Gerçekten de kadınlar ve erkekler eşit haklara sahip mi? “Kadınlar otursun evde çocuklarına baksın, kadın nasıl çalışır, kadın erkek eşitliği fıtrata aykırıdır” düşüncesinde olan zihniyet için bu madde bir anlam ifade ediyor mu?

Aynı maddede, “Hiçbir kişiye, aileye, zümreye veya sınıfa imtiyaz tanınamaz” deniliyor. Gerçekten bu maddenin uygulandığına inanan var mı?

Yine Anayasanın 34. maddesinde, “Herkes, önceden izin almadan, silahsız ve saldırısız toplantı ve gösteri yürüyüşü düzenleme hakkına sahiptir” hükmü yer alıyor.

Valilerin bile hiçbir gerekçe göstermeden 15-20 gün hatta aylarca toplantı ve gösteriyi yasaklayabildiği günümüzde bu maddenin bir anlamı var mı? Sanatçıların konseri bile hiçbir gerekçe göstermeden yasaklanabiliyor.

Anayasa ve kanunlar, tabii ki önemlidir. Ancak çok daha önemli olan Anayasa ve kanunları uygulayacak olan zihniyettir.

Dünyanın en ileri Anayasası ve kanunlarını kabul etseniz bile uygulayacak zihniyet yoksa hiçbir anlam ifade etmiyor.

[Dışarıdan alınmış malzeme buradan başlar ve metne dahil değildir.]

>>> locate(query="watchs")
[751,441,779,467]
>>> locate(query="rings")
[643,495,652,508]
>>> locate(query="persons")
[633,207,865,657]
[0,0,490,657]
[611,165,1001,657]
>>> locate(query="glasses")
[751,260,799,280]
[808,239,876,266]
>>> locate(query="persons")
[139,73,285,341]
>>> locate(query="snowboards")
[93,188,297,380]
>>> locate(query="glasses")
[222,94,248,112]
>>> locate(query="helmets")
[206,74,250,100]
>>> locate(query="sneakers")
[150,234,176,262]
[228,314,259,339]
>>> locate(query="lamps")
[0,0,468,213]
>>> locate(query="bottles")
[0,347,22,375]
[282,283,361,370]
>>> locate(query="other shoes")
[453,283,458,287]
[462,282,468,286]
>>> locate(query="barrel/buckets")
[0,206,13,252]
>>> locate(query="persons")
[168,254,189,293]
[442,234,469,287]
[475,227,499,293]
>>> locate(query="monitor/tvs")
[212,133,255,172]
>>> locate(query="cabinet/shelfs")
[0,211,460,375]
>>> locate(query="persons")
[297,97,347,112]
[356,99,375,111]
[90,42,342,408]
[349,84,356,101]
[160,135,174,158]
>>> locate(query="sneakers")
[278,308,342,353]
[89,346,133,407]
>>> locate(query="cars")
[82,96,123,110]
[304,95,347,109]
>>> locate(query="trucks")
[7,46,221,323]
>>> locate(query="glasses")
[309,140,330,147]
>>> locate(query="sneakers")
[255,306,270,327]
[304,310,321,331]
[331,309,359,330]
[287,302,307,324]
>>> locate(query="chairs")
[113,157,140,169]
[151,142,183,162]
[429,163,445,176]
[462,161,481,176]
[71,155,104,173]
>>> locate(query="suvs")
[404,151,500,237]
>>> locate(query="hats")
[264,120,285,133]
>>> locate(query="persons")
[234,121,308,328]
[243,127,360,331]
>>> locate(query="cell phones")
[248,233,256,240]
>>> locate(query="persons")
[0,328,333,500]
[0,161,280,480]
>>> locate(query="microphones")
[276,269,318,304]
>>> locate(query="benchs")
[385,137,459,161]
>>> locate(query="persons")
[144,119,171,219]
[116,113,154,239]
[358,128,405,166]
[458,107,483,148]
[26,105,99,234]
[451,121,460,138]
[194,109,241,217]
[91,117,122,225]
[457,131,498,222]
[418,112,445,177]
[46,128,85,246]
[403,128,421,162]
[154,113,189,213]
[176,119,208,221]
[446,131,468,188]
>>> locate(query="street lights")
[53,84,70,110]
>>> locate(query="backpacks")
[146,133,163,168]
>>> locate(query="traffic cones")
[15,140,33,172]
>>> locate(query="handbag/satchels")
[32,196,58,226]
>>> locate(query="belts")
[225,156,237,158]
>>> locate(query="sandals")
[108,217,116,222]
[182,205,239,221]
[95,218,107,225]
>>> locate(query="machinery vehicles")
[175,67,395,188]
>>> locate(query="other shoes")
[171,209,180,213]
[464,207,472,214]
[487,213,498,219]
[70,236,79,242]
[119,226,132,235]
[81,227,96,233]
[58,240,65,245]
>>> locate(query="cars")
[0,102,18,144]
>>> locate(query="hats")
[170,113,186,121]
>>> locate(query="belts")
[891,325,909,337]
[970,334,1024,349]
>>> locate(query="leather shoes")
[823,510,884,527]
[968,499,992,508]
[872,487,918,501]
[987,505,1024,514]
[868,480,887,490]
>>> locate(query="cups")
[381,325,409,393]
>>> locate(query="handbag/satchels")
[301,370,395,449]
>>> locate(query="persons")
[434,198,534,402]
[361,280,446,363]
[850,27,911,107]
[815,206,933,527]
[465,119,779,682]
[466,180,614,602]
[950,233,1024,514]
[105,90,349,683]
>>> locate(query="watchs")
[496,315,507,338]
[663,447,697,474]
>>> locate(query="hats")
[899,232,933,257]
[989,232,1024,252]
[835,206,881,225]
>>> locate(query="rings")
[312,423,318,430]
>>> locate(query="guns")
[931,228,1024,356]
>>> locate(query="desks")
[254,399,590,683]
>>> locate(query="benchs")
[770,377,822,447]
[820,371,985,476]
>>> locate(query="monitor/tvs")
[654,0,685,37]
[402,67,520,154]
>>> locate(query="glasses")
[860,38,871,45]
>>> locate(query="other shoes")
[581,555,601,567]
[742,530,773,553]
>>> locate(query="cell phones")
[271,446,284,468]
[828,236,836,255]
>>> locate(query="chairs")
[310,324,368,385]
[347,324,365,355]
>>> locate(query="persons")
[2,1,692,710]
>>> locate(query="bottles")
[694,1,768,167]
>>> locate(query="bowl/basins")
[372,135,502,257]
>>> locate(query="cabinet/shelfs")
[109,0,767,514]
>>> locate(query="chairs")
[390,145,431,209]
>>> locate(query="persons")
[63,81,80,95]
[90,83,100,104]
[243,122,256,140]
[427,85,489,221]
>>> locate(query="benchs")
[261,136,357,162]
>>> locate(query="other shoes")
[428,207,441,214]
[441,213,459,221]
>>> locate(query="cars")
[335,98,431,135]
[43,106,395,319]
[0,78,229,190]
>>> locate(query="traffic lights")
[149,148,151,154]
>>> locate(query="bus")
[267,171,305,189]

Anayasadan önce zihniyetin değişmesi lazım.

****

Gerçek adalet

 Hz. Ömer’in (RA) atadığı valilerden biri, Cuma hutbesi esnasında Hz. Ömer’i (RA) öyle över ki, bir sahabe dayanamaz; kalkar valiye müdahale edip, onu susturmaya çalışır…

Namazdan sonra durum Halife Hz. Ömer’e (RA) iletilir. Halifenin emriyle valiye karşı gelen adam yakalanıp bir suçlu gibi götürülür.

Suçlu kabul edilen sahabe, Hz. Ömer’in (RA) huzuruna girince selam verir. Hz. Ömer (RA), hiddetinden selama mukabelede bulunmaz. Onu azarlar. Bunun üzerine sahabe şöyle der:

- Ya Ömer! Ben bir suç işlediysem, sen iki suç işledin.

Hiddeti birden kaybolan Hz. Ömer (RA) sorar:

- Nedir benim o iki suçum?

- Allah’ın selamını verdim de çok hiddetlendiğin için mukabelede bulunmadın. Vacibi terk ettin. Bu bir. Suçluyu dinlemeden tek taraflı hüküm verdin. Bu da iki…

Hatasını anlayan Hz. Ömer (RA), olayı anlatmasını isteyince sahabe şöyle der:

- Tayin ettiğin vali, hutbede seni öyle övdü, öyle övdü ki bu söz, cemaatin üzerinde sanki fazilet yönünden senin Hz. Ebubekir’den (RA) daha üstün olduğun izlenimini bıraktı. İşte bu yanlış düşünceyi zihinlerden silmek için müdahale ettim. Halbuki sen fazilet yönünden Hz. Ebubekir’in (RA) yarısı kadarsın…

Hz. Ömer (RA) sorar:

- Neden?

- Hz. Peygamberimizin (SAV) “Orduya yardım ediniz” emri karşısında sen servetinin yarısını getirmiştin. Hz. Ebubekir (RA) ise servetinin tamamını getirmiş ve ashabın gözlerini yaşartmıştı…

Bunun üzerine Hz. Ömer (RA) o sahabeden özür dileyip dua istedi ve serbest bıraktı. Böyle konuşan valiyi ise hemen görevden azletti.

(Alıntıdır) 

***

 TEBESSÜM

Borç

Çok ünlü bir ressamın yolu önemsiz bir hastalık nedeni ile Doktor Temel’in muayenehanesine düşer.

Dr. Temel, ressamdan para almaz. Ressamın ısrarı üzerine küçük bir tablo alabileceğini söyler. Ressam bir süre sonra koca bir tabloyla gelir… Temel:

- Bu değerli bir tablo, kabul edemem.

Ressam alması için ısrar edince Temel bir şartla kabul eder:

- Peki öyleyse, size bir fıtık ameliyatı borcum olsun.

****

 GÜNÜN SÖZÜ

 Hiçbir kin, cahilin bilime duyduğu kinden daha büyük olamaz.